Spectroscope Making Workshops

What is a spectroscope

A spectroscope is a scientific instrument that splits light into its different wavelengths, so Humans see visible light as different colors. Violet has the shortest wavelengh that people can see, while red has the longest. This instrument can also identify wavelengths that humans cannot see, such as infrared and ultraviolet radiation. Light usually contains a mixture of different wavelengths; by studying these, scientists can find out useful information, such as the chemical elements present at the source of the light, what temperatures produced the light, how fast the light is moving towards or away from us, and what magnetic fields might be associated with the light. Spectroscopes are widely used in astronomy, chemistry, and other areas.

Spectroscopy in astronomy

Astronomers use spectroscopes to find out what elements are present in stars, in the atmospheres of planets, and in interstellar space. Stars have been found to differ in composition and can be classified according to their spectra. Spectroscopes have allowed researchers to find out what elements are present in the atmospheres of the other planets in the solar system. Astronomers may be able to analyse the atmospheres of exoplanets orbiting other stars; if oxygen, water or methane was discovered, this would be a strong indication of life.

Astronomers can tell what temperature the star is by analyzing is spectrum. That is, certain colors are only produced by certain temperatures. Astronomers can tell whether and how fast a star is moving towards or away from us by looking at how the light changes its frequency or wavelength -- just as you can tell a police or ambulance siren is coming towards you or away from you by how the pitch changes. Astronomers also use spectrographs to look very closely at the colors in the light and can tell whether the light is coming from an area of magnetism or not, and how strong that area might be.

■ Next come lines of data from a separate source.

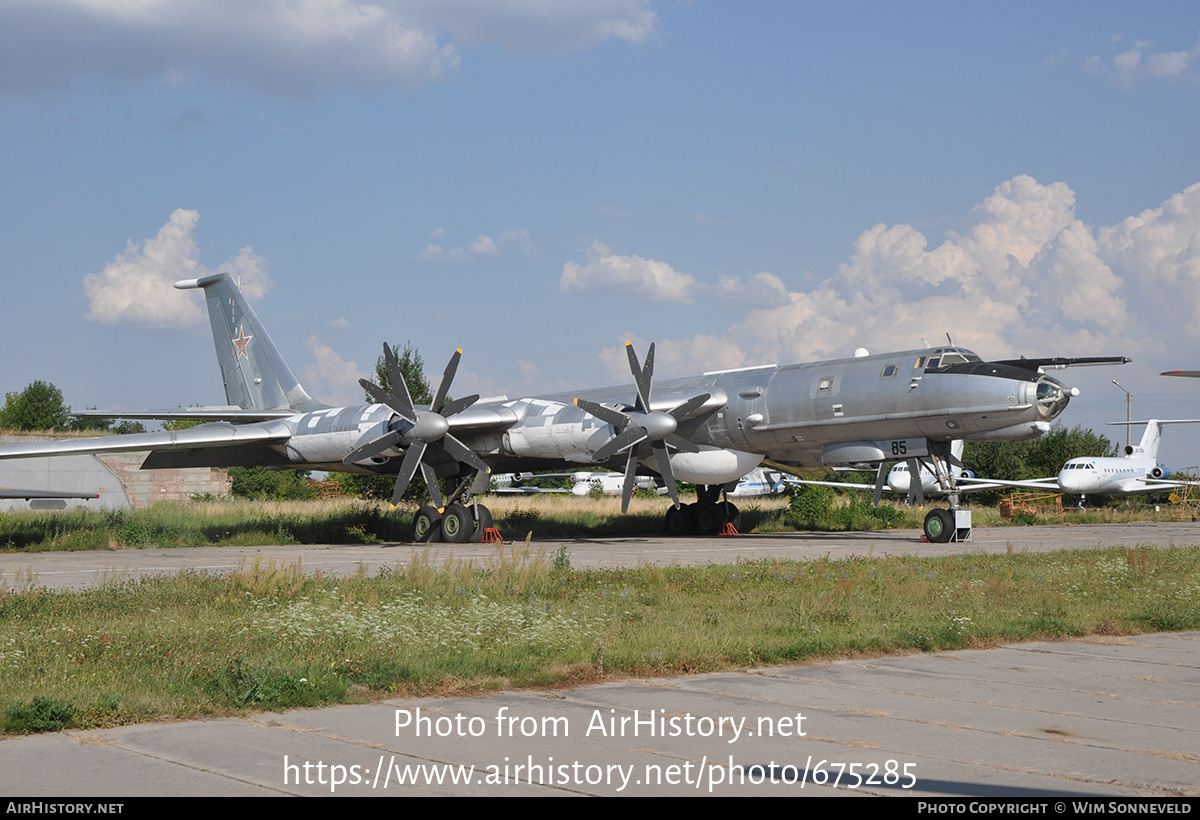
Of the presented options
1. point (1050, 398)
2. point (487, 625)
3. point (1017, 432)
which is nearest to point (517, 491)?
point (1017, 432)

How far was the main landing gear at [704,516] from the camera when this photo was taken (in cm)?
2842

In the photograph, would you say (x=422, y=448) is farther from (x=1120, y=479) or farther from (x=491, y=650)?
(x=1120, y=479)

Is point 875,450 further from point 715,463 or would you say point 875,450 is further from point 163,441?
point 163,441

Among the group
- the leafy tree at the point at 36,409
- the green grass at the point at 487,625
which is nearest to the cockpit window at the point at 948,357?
the green grass at the point at 487,625

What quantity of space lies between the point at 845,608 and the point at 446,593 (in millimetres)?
4128

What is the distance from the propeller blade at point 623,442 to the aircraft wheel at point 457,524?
3.71 meters

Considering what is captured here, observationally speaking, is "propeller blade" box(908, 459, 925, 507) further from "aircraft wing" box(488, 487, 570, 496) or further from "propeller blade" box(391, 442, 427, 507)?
"aircraft wing" box(488, 487, 570, 496)

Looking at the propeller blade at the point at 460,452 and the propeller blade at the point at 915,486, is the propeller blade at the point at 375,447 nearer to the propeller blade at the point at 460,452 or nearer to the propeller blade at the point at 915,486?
the propeller blade at the point at 460,452

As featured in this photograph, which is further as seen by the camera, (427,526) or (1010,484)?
(1010,484)

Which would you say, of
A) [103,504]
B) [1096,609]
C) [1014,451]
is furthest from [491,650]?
[1014,451]

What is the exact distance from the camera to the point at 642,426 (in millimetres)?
22562

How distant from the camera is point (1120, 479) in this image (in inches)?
1706

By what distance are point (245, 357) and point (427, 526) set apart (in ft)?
25.5

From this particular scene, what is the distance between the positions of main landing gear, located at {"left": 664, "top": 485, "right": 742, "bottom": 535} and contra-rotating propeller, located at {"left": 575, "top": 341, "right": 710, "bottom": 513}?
16.4ft
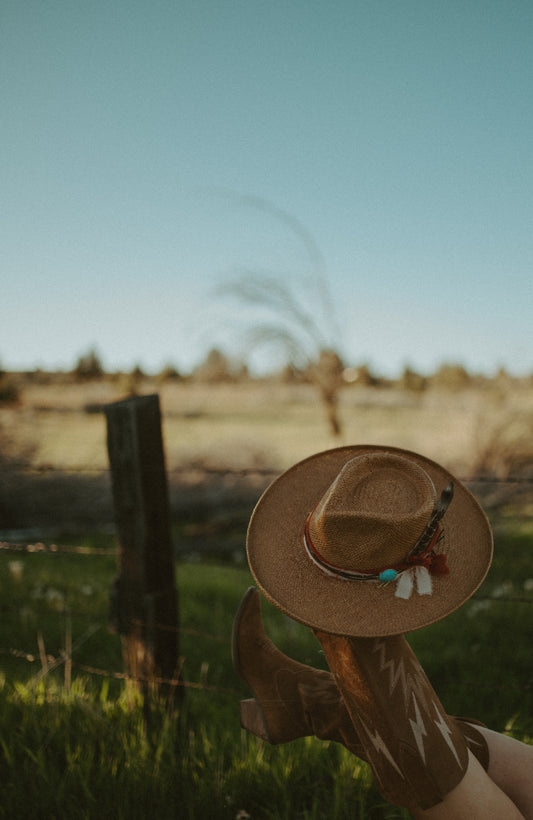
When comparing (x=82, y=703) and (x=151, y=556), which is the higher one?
(x=151, y=556)

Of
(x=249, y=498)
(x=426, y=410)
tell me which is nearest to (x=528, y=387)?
(x=426, y=410)

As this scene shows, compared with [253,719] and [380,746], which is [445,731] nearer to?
[380,746]

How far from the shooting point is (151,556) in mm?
2336

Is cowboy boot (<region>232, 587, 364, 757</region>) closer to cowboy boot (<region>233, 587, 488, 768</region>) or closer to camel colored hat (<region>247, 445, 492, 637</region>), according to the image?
cowboy boot (<region>233, 587, 488, 768</region>)

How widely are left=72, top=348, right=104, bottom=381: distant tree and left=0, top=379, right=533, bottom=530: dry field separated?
112 inches

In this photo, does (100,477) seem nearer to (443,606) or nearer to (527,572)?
(527,572)

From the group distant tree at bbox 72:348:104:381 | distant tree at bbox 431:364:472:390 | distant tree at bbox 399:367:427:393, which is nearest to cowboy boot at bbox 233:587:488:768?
distant tree at bbox 431:364:472:390

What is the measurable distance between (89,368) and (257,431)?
43.4ft

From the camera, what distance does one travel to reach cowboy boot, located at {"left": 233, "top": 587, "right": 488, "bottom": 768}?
1682 millimetres

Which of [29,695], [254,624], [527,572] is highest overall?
[254,624]

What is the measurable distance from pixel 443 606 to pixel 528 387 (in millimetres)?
8897

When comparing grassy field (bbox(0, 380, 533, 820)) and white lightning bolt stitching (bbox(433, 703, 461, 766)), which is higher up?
white lightning bolt stitching (bbox(433, 703, 461, 766))

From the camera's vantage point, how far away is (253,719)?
1.87m

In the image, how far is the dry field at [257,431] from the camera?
9.05m
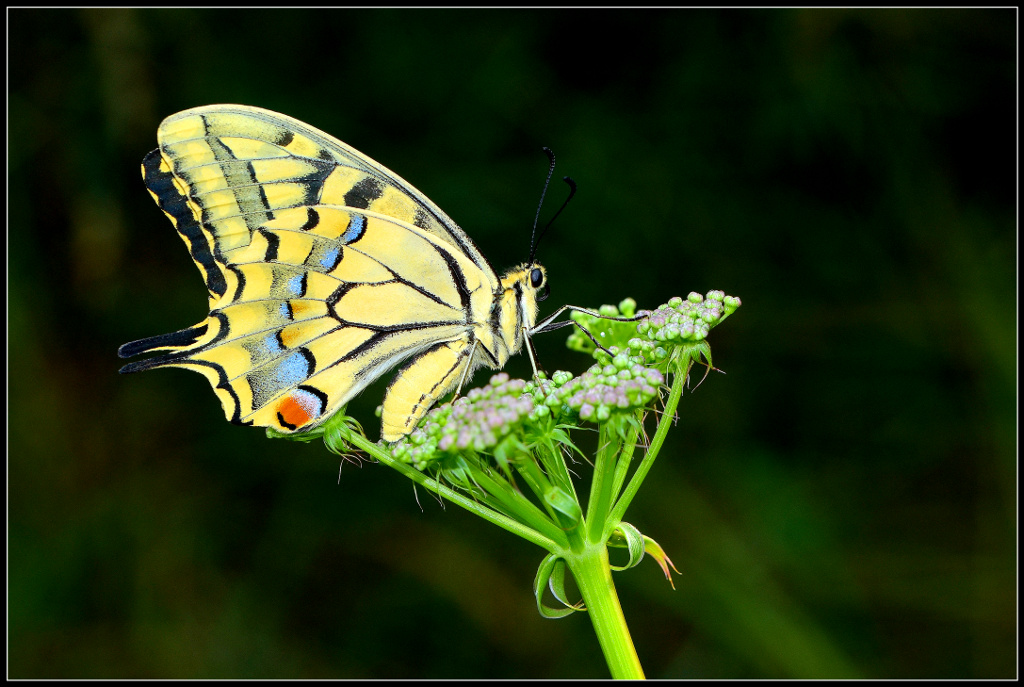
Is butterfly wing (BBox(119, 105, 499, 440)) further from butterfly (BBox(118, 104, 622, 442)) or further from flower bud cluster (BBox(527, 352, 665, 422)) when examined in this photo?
flower bud cluster (BBox(527, 352, 665, 422))

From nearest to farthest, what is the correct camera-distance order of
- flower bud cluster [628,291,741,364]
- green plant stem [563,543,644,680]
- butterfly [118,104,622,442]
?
1. green plant stem [563,543,644,680]
2. flower bud cluster [628,291,741,364]
3. butterfly [118,104,622,442]

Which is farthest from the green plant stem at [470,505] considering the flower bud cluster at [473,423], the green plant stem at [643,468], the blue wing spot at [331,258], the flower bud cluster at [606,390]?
the blue wing spot at [331,258]

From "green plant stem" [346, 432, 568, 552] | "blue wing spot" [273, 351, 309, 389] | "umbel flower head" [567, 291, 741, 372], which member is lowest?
"green plant stem" [346, 432, 568, 552]

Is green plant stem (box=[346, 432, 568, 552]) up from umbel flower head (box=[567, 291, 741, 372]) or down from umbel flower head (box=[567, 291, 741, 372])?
down

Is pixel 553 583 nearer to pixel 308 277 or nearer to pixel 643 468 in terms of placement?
pixel 643 468

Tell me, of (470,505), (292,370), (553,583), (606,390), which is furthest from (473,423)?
(292,370)

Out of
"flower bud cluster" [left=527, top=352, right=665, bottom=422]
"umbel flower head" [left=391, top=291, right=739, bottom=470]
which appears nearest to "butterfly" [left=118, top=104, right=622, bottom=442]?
"umbel flower head" [left=391, top=291, right=739, bottom=470]

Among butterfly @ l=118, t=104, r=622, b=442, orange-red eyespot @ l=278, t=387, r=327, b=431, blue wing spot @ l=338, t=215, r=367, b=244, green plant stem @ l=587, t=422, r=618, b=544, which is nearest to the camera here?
green plant stem @ l=587, t=422, r=618, b=544

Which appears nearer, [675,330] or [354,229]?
[675,330]

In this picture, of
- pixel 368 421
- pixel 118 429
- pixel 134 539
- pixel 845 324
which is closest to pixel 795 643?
pixel 845 324
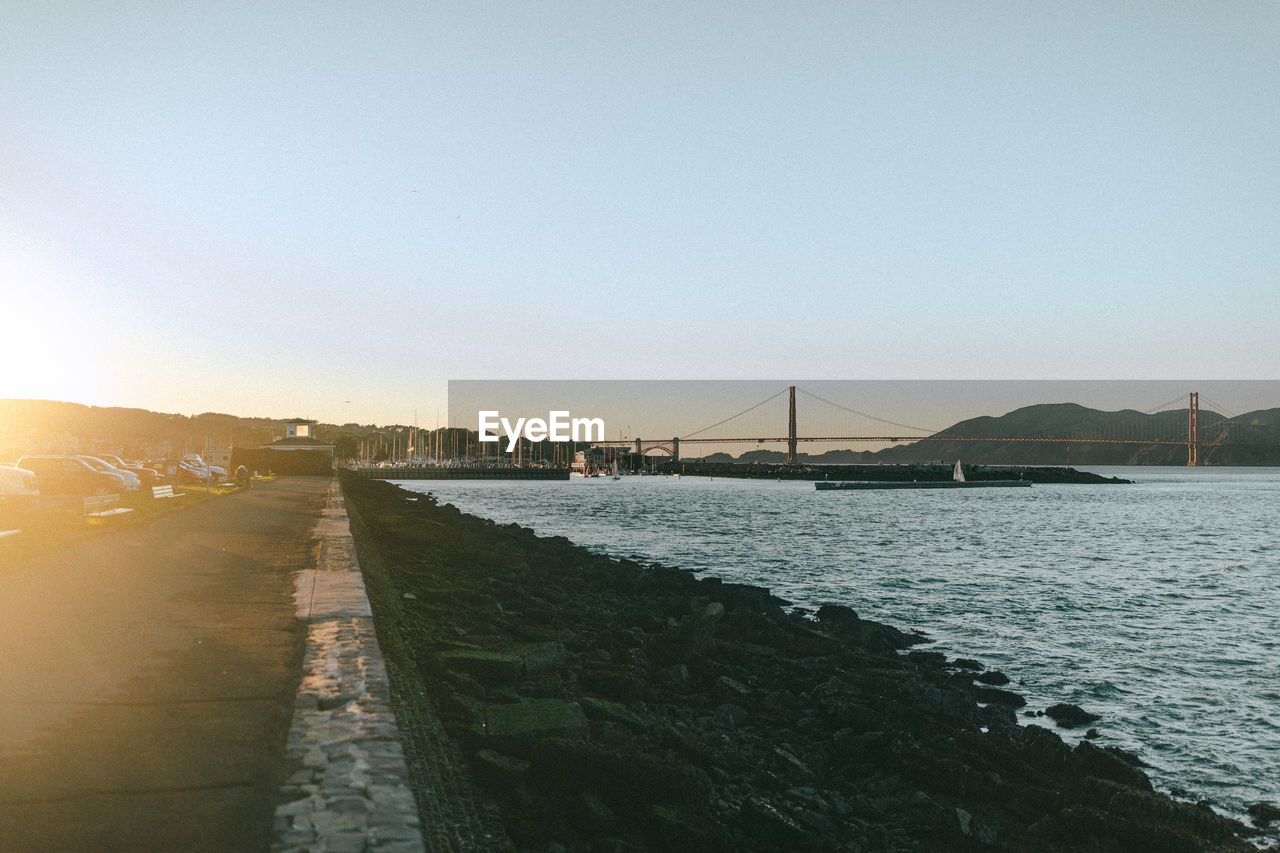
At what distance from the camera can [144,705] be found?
5469 millimetres

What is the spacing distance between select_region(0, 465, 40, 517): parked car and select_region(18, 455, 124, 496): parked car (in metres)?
1.06

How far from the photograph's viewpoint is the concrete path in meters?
3.73

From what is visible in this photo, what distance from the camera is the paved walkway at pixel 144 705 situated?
3729mm

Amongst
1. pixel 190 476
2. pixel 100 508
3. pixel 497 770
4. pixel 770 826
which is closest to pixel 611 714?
pixel 770 826

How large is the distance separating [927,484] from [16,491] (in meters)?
121

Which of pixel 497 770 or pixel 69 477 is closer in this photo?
Result: pixel 497 770

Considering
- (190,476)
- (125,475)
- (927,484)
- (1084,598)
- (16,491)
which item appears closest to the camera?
(16,491)

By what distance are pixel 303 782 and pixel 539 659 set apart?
4527mm

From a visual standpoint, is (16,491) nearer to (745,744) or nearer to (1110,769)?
(745,744)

The powerpoint presentation "Fingerprints in Sunlight - Understanding Spectroscopy" gives an overview of spectroscopy (click on the image to view):


First time in India

Indian students were eager to have spectroscopes but there was no local source. The Director of Stanford Solar Centre, Dr. Deborah Scherrer helped to solve the issue and motivate students. They have donated 250 Spectroscope making kits to Gurudev observatory with grating , a must essential part of spectroscope. This was the first ever arrival of the NASA Spectroscope in India.


With the help of these kits and other related material we have oganised several spectroscope making workshops througout India. We organised workshops for girls, slum areas, students from Municipal schools and others at Vadodara (Western India), Haridwar and Mathura (Northern India ) and Chhatisgadh (Central India) where students have made the spectroscope by themselves under our guidance, could see the spectrum of various natural and manmade objects and finally they were given the spectroscope they made themselves. Although the quantities donated to us were very small they were most useful to our students.


The workshops and spectroscopes helped us to teach spectroscopy, spectrum and wavelengths to students very easily.